Exercise details: According to the passage on vegetables grown in Marlborough, which potato variety is the customers' favorite?

Passage provided:

◆ ◆ ◆ ◆

However, daikon, a large white radish popular in Japan, and celeriac, a particularly knobbly root vegetable also called turnip-rooted celery or knob celery, have both performed well.
The Dawsons enjoy roasting celeriac like a parsnip or using it to make soup.
The tasselled purple mini footballs that are kohlrabi also grow well in Marlborough. Also known as German turnip or turnip cabbage, kohlrabi can be eaten raw, roasted, pureed or made into soup.
You are unlikely to see kohlrabi in the supermarket, and it's not very familiar to many Kiwis, but Eastern Europeans recognise it immediately and are happy that they can buy it at the market, Alistair says.
"They go mad for it."
Bok choy, a Chinese cabbage, is another vegetable they grew to meet their customers' tastes.
"We have changed some of the things we grow for the different ethnic groups in Marlborough. We're quite diverse now."
Kale, long grown for stock feed, has become increasingly popular among health-conscious customers possibly because it is the "leafy green of the moment", popping up in magazine recipes and books about health and nutrition.
Popular nutritionist Dr Libby Weaver says on bite.co.nz that kale "packs a mighty nutritional punch".
It is a good source of vitamin A, C and K and full of antioxidants. She recommends putting it in pesto, soups, stir-fries or frittatas, sneaking it into juices, or baking it in the oven with coconut oil to make kale chips.
Alistair grows cavolo nero, red russian and bore kale, and says it sells really well, which is handy as he doesn't actually eat it himself.
"We're pretty traditional eaters, but it's good to grow what the customers want."
He is due to start planting garlic in the next couple of weeks, in keeping with the tradition that garlic should be planted on or around the shortest day, and potatoes within the next month.
He grows a variety of potatoes, with agria being the customers' favourite, and his new potatoes are much anticipated by customers as Christmas draws near.
Weather variations mean each season has its own success and failure stories. He has 14 different types of cauliflower growing well this year. The cumulis variety, in particular, is producing massive heads, some weighing in at 4kg.
Meanwhile, the Jerusalem artichokes are smaller than last season, but still perfectly good to eat.
Alistair's advice for home gardeners is: "Love your soil."

◆ ◆ ◆ ◆

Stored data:
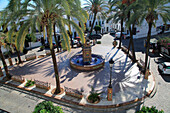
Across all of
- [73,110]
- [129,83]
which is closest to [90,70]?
[129,83]

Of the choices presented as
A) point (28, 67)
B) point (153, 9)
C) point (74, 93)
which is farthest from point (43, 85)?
point (153, 9)

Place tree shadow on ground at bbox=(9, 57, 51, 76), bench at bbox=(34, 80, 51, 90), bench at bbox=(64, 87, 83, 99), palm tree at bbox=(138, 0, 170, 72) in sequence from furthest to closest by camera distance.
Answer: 1. tree shadow on ground at bbox=(9, 57, 51, 76)
2. bench at bbox=(34, 80, 51, 90)
3. palm tree at bbox=(138, 0, 170, 72)
4. bench at bbox=(64, 87, 83, 99)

◆ ◆ ◆ ◆

Problem solution: Agria is the customers' favorite potato.